When planning a caesarean birth, ultimately all the same rules apply as to any other birth. After all, birth is birth. Over my years of midwifery practice, I have picked up some hints and tips along the way from my experience in caring for mothers who have had a caesarean birth. These easy and simple hacks will help you to have your home ready, bags packed and mind at ease before you welcome your baby into the world.
1. Pack and organise essential items
Make a note of where essential items are packed in your hospital bag so another person can get them for you. Alternatively, pack these items in the side pockets or in a smaller bag within the main bag. Ask your birth partner to place them within easy reach of you before they return home to prevent you from having to reach and twist.
2. Bring headphones for relaxation
Pop some headphones in your hospital bag. These will come in handy if you need something to distract you whilst you are waiting to go to theatre. These are also great during your postnatal recovery. Remember to research mindfulness apps beforehand and work out how to use them; you may turn to these if you need a little peaceful headspace whilst on the ward as these can be noisy and busy places.
3. Pack slip-on shoes
Pack some easy slip-on shoes; this will prevent you having to bend down post operatively. Make sure they stay on your feet securely to prevent any slips.
4. Pack comfy loungewear
When deciding what clothes to pack, opt for stretchy, soft and loose loungewear. Ensure that it is comfortable around your tummy, particularly along your bikini line. This includes your knickers, the higher the waist the better! Remember, if you are planning on breastfeeding, you will want to wear something that makes feeding convenient too.
5. Organise music for your c-section
Many hospitals have the facilities for you to play your own music during the caesarean itself.

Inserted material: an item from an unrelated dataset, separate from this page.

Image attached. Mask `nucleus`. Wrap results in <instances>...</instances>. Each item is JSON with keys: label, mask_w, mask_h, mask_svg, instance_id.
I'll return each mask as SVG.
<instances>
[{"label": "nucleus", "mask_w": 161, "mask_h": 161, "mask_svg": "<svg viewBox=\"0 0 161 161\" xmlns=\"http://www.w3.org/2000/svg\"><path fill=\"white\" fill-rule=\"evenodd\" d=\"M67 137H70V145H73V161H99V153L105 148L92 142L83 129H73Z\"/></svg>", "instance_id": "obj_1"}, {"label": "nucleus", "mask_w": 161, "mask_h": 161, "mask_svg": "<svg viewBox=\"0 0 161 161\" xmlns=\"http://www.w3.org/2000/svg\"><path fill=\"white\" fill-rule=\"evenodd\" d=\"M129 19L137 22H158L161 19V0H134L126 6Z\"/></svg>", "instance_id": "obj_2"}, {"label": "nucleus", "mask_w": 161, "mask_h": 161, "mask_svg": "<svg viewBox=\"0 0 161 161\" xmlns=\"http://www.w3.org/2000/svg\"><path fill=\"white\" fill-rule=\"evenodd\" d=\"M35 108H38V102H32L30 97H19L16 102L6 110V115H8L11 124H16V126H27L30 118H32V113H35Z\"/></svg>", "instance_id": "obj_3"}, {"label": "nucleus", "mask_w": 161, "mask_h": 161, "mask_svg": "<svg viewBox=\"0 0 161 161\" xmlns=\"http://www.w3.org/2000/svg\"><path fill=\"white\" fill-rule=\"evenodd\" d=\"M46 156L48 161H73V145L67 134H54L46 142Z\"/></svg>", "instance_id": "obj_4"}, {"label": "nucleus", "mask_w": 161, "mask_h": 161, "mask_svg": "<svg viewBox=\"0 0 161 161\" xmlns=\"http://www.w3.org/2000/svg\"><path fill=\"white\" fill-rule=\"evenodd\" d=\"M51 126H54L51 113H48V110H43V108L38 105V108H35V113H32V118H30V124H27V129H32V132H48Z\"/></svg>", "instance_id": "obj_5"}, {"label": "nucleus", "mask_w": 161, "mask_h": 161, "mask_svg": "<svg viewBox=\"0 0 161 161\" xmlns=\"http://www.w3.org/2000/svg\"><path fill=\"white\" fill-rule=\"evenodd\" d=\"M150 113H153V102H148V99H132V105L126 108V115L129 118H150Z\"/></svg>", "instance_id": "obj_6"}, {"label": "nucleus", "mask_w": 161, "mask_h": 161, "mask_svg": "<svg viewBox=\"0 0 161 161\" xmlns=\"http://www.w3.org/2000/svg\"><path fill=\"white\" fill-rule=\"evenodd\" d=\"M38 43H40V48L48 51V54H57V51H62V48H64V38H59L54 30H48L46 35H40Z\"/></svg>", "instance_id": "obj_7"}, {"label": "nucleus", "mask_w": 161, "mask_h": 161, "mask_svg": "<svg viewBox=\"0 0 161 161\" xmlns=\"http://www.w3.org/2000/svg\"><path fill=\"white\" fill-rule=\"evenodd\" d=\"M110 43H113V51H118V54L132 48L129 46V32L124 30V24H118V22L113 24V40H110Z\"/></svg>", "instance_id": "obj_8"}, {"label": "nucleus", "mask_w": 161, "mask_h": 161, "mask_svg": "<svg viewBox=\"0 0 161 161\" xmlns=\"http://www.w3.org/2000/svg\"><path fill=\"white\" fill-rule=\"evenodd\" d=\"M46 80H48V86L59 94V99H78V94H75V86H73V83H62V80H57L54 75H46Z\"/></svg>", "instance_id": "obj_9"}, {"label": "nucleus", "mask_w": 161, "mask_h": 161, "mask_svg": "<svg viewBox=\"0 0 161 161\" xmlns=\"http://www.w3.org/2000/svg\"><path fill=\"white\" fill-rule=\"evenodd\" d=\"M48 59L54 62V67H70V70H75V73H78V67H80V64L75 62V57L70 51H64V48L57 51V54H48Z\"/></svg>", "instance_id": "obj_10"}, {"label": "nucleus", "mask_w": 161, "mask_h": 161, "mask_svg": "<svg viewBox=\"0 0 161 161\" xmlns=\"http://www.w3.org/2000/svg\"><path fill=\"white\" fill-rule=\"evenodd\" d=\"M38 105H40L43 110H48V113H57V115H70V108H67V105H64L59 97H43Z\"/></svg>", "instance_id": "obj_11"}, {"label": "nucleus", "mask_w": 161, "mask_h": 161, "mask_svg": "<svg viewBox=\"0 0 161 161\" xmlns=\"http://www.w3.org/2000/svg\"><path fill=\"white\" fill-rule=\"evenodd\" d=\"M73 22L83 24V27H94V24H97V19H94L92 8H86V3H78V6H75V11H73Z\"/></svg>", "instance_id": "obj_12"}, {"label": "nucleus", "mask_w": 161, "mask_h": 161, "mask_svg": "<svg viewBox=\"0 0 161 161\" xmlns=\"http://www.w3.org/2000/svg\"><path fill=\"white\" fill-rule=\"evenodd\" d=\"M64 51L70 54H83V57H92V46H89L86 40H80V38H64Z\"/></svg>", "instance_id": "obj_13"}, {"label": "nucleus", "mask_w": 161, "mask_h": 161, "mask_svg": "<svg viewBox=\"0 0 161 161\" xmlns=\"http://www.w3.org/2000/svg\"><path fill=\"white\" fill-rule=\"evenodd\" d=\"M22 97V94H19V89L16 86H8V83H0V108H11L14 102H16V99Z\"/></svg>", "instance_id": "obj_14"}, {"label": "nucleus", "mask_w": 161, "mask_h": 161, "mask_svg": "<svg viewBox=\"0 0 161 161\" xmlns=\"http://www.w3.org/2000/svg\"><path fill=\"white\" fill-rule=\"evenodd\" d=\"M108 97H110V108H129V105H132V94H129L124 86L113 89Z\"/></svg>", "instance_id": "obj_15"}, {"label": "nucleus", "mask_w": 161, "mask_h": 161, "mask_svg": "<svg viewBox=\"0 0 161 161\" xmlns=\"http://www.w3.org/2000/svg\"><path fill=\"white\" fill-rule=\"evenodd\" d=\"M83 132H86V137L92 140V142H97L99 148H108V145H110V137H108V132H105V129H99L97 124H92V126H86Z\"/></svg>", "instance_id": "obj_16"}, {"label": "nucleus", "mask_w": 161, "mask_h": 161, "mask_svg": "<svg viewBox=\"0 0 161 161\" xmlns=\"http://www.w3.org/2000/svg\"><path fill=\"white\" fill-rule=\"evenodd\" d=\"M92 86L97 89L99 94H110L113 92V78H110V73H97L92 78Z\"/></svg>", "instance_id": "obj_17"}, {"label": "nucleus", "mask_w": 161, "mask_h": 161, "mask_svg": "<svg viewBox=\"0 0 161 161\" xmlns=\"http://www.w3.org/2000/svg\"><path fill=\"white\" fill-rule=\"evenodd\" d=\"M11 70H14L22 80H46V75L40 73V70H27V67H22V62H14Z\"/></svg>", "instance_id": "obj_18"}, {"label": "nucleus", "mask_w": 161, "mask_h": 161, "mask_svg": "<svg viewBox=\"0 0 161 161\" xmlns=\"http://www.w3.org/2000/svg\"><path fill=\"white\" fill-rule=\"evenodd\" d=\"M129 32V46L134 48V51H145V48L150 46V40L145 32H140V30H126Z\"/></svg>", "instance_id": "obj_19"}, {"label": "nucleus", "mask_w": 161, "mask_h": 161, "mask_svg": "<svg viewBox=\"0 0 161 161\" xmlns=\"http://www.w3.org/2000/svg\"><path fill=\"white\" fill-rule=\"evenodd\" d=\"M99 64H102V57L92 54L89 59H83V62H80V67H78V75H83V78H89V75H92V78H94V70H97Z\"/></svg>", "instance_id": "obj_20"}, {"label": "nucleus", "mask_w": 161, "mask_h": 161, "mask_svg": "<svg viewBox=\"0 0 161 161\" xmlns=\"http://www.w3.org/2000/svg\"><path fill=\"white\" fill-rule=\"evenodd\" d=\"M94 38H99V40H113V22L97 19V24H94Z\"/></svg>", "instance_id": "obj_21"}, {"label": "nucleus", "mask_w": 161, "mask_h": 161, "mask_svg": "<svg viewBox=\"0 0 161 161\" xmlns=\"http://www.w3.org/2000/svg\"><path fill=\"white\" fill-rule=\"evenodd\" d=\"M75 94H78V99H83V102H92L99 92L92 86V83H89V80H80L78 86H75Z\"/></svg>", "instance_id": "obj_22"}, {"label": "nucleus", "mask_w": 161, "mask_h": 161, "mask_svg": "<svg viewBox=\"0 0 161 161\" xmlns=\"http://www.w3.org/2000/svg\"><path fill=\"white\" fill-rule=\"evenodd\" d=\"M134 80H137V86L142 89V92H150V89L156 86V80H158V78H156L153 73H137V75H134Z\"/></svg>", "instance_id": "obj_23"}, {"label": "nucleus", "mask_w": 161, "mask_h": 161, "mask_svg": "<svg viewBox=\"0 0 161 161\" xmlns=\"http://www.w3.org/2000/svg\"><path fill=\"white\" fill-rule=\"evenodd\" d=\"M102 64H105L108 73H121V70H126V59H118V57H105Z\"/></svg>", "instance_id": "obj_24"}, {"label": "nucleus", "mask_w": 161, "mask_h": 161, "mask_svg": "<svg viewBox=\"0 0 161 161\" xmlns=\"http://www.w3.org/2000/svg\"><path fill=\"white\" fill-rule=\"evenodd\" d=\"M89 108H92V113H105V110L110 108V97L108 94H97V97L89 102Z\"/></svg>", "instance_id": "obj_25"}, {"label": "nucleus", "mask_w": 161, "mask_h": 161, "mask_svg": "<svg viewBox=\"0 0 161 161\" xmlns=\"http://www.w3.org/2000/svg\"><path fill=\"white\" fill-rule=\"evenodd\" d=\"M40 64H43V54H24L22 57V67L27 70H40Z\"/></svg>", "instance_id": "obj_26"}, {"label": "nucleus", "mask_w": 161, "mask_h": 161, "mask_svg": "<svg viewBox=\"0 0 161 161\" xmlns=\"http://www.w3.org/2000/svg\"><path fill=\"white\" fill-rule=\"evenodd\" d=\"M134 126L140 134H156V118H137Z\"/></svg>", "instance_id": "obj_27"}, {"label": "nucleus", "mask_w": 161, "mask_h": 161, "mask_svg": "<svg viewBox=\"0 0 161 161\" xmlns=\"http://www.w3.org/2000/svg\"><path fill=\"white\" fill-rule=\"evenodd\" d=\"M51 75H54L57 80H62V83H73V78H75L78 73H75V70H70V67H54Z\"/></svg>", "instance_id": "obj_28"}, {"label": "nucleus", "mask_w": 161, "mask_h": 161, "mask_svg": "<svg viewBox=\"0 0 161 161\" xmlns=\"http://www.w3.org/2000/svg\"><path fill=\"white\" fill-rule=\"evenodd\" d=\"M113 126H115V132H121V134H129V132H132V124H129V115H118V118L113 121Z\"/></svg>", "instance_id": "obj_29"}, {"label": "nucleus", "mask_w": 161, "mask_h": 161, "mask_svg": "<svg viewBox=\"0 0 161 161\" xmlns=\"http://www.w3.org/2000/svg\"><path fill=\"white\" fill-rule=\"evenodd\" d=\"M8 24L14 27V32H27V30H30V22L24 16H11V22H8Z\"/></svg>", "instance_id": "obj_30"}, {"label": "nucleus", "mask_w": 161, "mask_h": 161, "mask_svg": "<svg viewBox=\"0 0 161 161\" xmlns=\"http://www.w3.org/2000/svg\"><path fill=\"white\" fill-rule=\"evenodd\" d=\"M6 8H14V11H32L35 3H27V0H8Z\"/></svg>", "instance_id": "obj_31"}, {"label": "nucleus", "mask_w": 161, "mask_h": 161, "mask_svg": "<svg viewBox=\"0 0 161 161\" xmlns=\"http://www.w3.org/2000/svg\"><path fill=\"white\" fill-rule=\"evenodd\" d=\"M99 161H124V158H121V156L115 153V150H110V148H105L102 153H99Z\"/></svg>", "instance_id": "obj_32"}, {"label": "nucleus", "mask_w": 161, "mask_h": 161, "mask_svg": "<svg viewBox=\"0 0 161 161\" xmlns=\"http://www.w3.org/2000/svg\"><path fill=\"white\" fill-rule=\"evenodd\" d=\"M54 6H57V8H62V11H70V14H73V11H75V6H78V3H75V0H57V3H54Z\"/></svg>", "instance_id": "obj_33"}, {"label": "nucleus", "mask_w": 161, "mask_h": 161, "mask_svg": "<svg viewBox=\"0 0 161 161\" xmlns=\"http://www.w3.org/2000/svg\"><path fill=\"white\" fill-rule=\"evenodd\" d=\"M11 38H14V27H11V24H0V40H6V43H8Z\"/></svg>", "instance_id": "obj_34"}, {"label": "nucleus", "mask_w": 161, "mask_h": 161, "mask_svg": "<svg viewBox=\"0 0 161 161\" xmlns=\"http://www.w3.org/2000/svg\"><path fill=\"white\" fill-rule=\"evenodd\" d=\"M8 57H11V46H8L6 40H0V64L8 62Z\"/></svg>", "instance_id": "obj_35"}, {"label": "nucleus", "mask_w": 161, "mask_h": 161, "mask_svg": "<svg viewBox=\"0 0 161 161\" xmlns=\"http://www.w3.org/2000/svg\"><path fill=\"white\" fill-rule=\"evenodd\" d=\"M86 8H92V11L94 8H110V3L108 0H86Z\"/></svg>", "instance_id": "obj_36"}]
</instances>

Discuss this with your midwife antenatally to clarify the best format for you to create your own playlist. Remember to choose songs that keep you calm, hold fond memories and make you feel happy.
6. Bring home comforts
Pack a pillow from home to help you get comfortable following the birth. If you have one that can double up as a feeding cushion, that will be even better. Remember to put a colourful or patterned pillowcase on it so it does not get mixed up with hospital property.
7. Boredom busters
Plan and prepare for potential times where you may be waiting around and in need of something to pass the time. A book or an e-reader is great, however, on this occasion you may wish to find an activity that involves your birth partner too, like playing cards.
8. Snap lots of photos
Take as many pictures as you can! Remember to use the time where you are waiting to go to theatre to take any last-minute bump pictures. If possible, hand your phone to a member of the theatre team and ask them to capture some of those first moments following your baby’s birth too. Discuss the possibility for this with your midwife during your birth preferences consultation.
9. Refuel and hydrate
Proper nutrition and hydration following a caesarean birth is a vital aspect to your recovery. It will help to prevent constipation, aid wound healing and support the production of breastmilk. Take a water bottle that has a sports cap; this will come in useful when you are still in bed and movement is restricted. Also, pack plenty of healthy snacks that will boost your energy levels. The chances are you will have had a period of being nil by mouth prior to the procedure and whilst you will be provided with the most delicious tea and toast you have ever had following the birth (if you know, you know), you may be grateful to have something to put your hand on when those middle of the night hunger cravings kick in.
10. Stock up
Prepare for your return home. Batch cook and freeze some meals to fill your tummies on those busier days and have plenty of snacks readily available in the cupboard. Peppermint tea is another great item to pop in the cupboard as in addition to its soothing flavour, it is also great for relieving painful trapped wind which is something women can experience post caesarean. Consider how you plan to manage any post-operative discomfort and stock up on the relevant medications like paracetamol, for example.
These top tips will help you to be the most prepared you can be for the arrival of your little one following your c-section. They will also ensure that when you return home with your baby, you are able to take care of yourselves as new parents as well as your new housemate. At the heart of these tips, my main message is one of being prepared. Take the time to consider what is important to you and your partner in designing your experience of this wonderful event. Remember to team your hopes and desires with an open-minded and informative chat with your own midwife. Discuss the options available to you in your own hospital so that you can create a detailed and flexible plan of your birth preferences.
Should you need reminding… you’ve got this!